Simplicity is a secret recipe for good performance.
I want to share with you my simple two-step secret to improving the performance of any website. 1) Make sure that the most important elements of the page download and render first. 2) Stop there. You don't need all that other crap. Have courage in your minimalism.
Complication is worthy of contempt.
You think your 13 megabyte parallax-ative home page is going to get you some fucking Awwward banner you can glue to the top corner of your site. You think your 40-pound jQuery file and 83 polyfills give IE7 a boner because it finally has box-shadow. Wrong, motherfucker. Let me describe your perfect-ass website: Shit's lightweight and loads fast. Fits on all your shitty screens. Looks the same in all your shitty browsers. The motherfucker's accessible to every asshole that visits your site. Shit's legible and gets your fucking point across (if you had one instead of just 5mb pics of hipsters drinking coffee)

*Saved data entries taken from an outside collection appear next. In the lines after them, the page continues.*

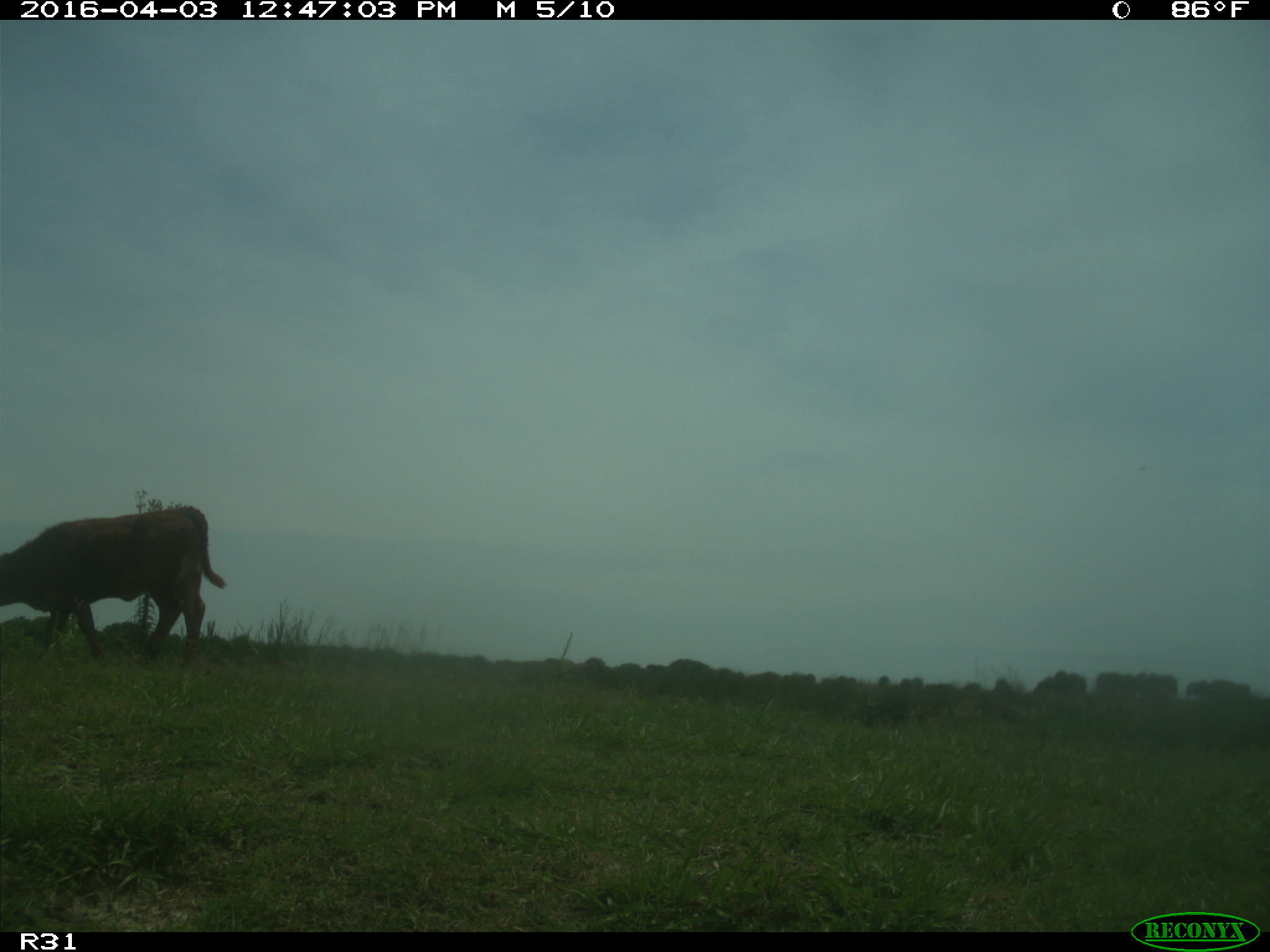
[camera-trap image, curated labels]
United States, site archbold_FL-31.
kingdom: Animalia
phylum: Chordata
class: Mammalia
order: Artiodactyla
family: Bovidae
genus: Bos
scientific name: Bos taurus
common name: domestic cow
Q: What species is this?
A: Bos taurus (domestic cow).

Google’s AMP project, while a bad idea, proved one thing well.
[Google] AMP's biggest advantage isn't the library—you can beat that on your own. It isn't the AMP cache—you can get many of those optimizations through a good build script, and all of them through a decent CDN provider ... AMP's biggest advantage is the restrictions it draws on how much stuff you can cram into a single page.
Make your users wait less.
When forced to wait, life seems unnecessarily complex. Savings in time feel like simplicity. And we are thankfully loyal when it happens, which is rare ... When time is saved—or appears to have been—the complex feels simpler.